„Kulisy Rakowa”: Rozmowa z Arturem Szymczykiem.

Atmosfera w klubie z Limanowskiego staje się co raz bardziej napięta. My poprosiliśmy jednego z członków zarządu o ocenę obecnej sytuacji w jakiej znalazł się Raków.


Jak na czwartkowy wieczór wygląda sytuacja Rakowa?

– Spotykamy się dzisiaj o godzinie 16:00 i dalej walczymy. Wczoraj poszło oświadczenie do częstochowskich mediów w którym było napisane, że szykujemy się do likwidacji klubu. Staramy się przygotować zarówno kibiców jak całe środowisko piłkarskie nie tylko z Częstochowy na to najgorsze. Mimo to wierzymy, że jeszcze może się coś udać.

Obecnie jak wyglądają stosunki Rakowa zarówno z Urzędem Miasta Częstochowy jak i z samą Hutą ?

– Oba te stosunki wyglądają bardzo nie ciekawie. W dniu dzisiejszym Huta podała informację, że wstrzymuje wypłaty wynagrodzeń dla pracowników bo nie ma wystarczających środków. Nam z kolei obiecują, że utrzymają dofinansowanie do klubu ale od obietnic do rzeczywistości jest droga bardzo daleka. Tu się boję, że do końca może być wszystko w porządku. Urząd Miasta oczekuje pełnego rozliczenia za 2009 rok.

Uważam, że do końca nie jest to w porządku ze strony Miasta bo Oni już wcześniej zdawali sobie z tego sprawę, że będzie to trudne do zrealizowania. Nie ukrywam też, że Miasto szukało w naszych osobach ludzi, którzy wyciągną klub z kłopotów a jednocześnie oczekiwało cudu bo mieliśmy rozliczyć błędy Pana Borkowskiego i na starcie już musieliśmy oszukiwać prawo. Moim zdaniem taka postawa nie jest w porządku wobec nas. Z jednej strony wzywa się nas do pomocy, a z drugiej oczekuje się od nas „ pewnych kombinacji”.

**Polecenie A:**
W jednym do trzech zdań wyjaśnij, dlaczego według rozmówcy z wywiadu o Rakowie postawa Urzędu Miasta wobec zarządu klubu nie jest w porządku.
**Polecenie B:**
Dopisz dalszy ciąg wywiadu o Rakowie, zaczynając od miejsca, w którym się urywa.
Dane pochodzą z innego źródła niż wywiad o Rakowie.

**Dostarczone dane:**

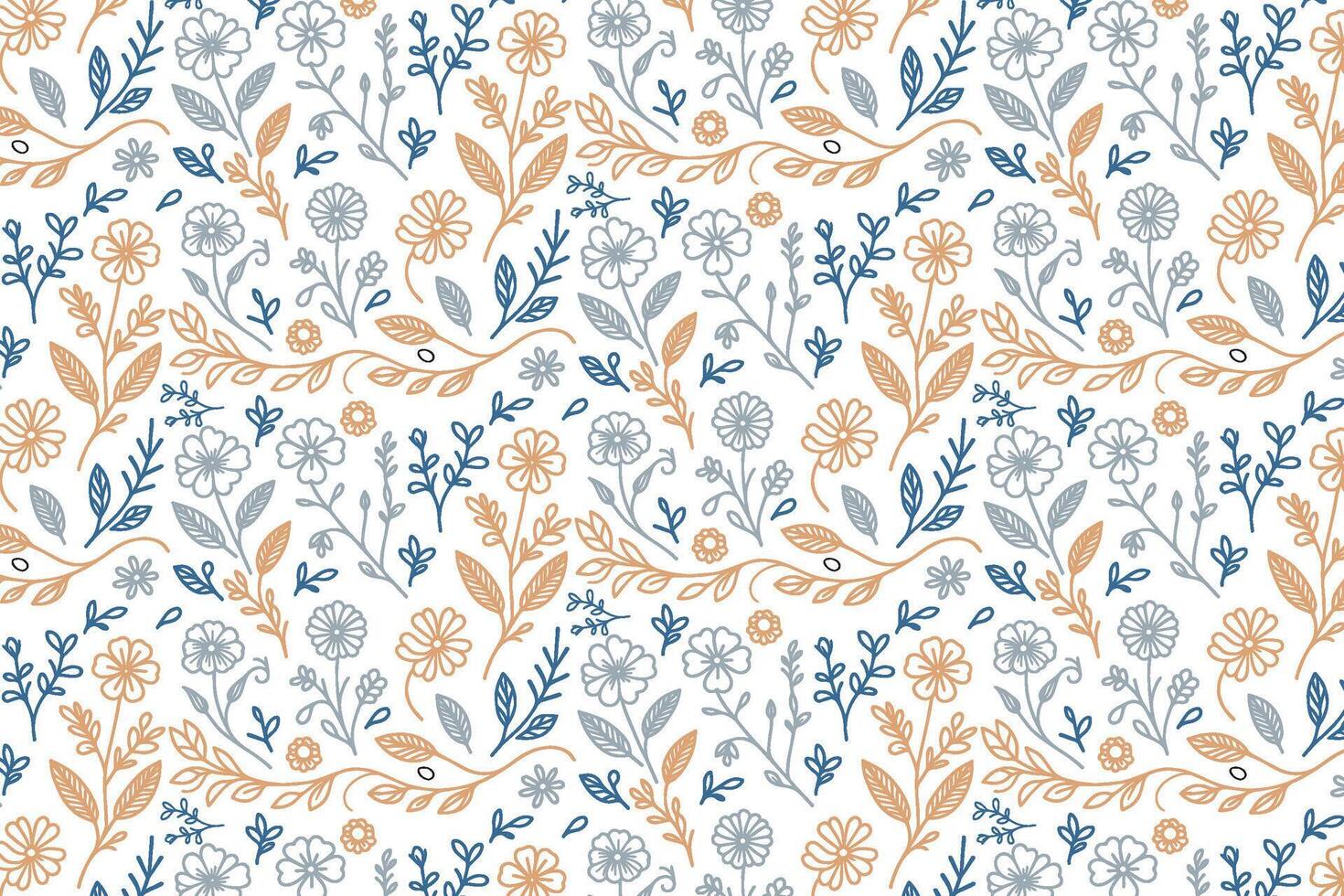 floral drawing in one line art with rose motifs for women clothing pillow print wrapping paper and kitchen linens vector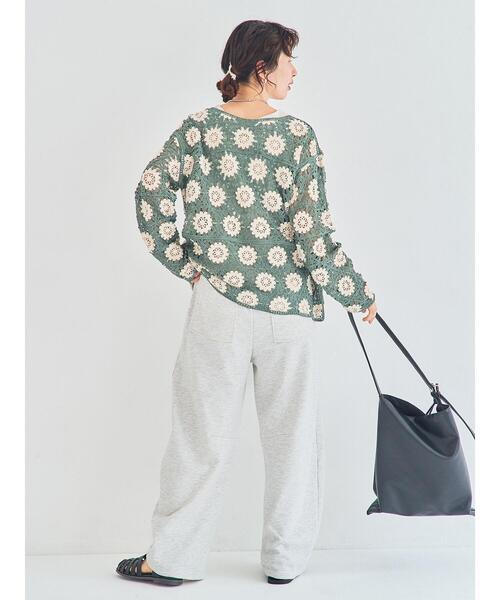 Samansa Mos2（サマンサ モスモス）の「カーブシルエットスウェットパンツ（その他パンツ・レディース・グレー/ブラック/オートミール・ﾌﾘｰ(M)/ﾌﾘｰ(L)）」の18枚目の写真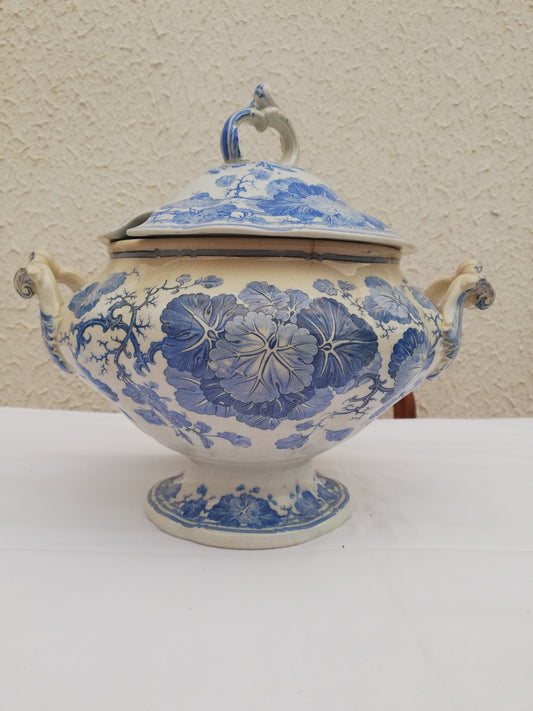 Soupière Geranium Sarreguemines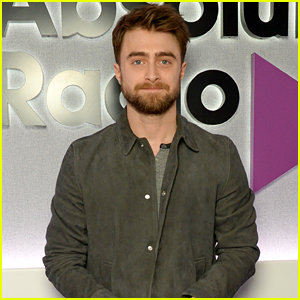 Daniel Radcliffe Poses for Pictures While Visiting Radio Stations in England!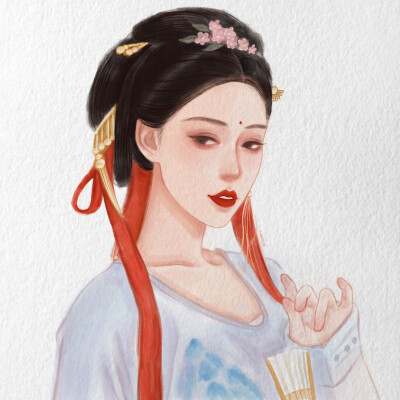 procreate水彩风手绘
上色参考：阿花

**Odpowiedź A:**
Według rozmówcy Miasto już wcześniej zdawało sobie sprawę, że będzie to trudne do zrealizowania, a mimo to oczekuje pełnego rozliczenia za 2009 rok. Szukało w członkach zarządu ludzi, którzy wyciągną klub z kłopotów, a jednocześnie oczekiwało cudu, bo mieli rozliczyć błędy Pana Borkowskiego i już na starcie musieli oszukiwać prawo. Z jednej strony wzywa się ich do pomocy, a z drugiej oczekuje się od nich „pewnych kombinacji”.

**Odpowiedź B:**
Co kibice mogą oczekiwać na dzień dzisiejszy i występy Rakowa. w której lidze od sierpnia 2010 roku ?

– Na ten moment z racji pełnionej funkcji w Częstochowskim Okręgowym Związku Piłki Nożnej w wydziale szkolenia, prowadzę rozmowy zarówno ze Śląskim Okręgowym Związkiem Piłki Nożnej jak i z PZPN-em. Wszystko wskazuje na to, że władze CzOZPN-u podejmą taką decyzję, że pierwsza drużyna Rakowa będzie mogła już wiosną wystartować od ligi okręgowej.

Czy w razie tego najczarniejszego scenariusza wszyscy zostaniecie w zarządzie Rakowa i dalej będzie budować pozycję silnego Rakowa ?

– Takie słowa zadeklarował już Krzysiu Kołaczyk i Ja też je mogę potwierdzić.

Bardzo dziękuję za rozmowę.

Rozmawiał: Paweł Tyszkowski .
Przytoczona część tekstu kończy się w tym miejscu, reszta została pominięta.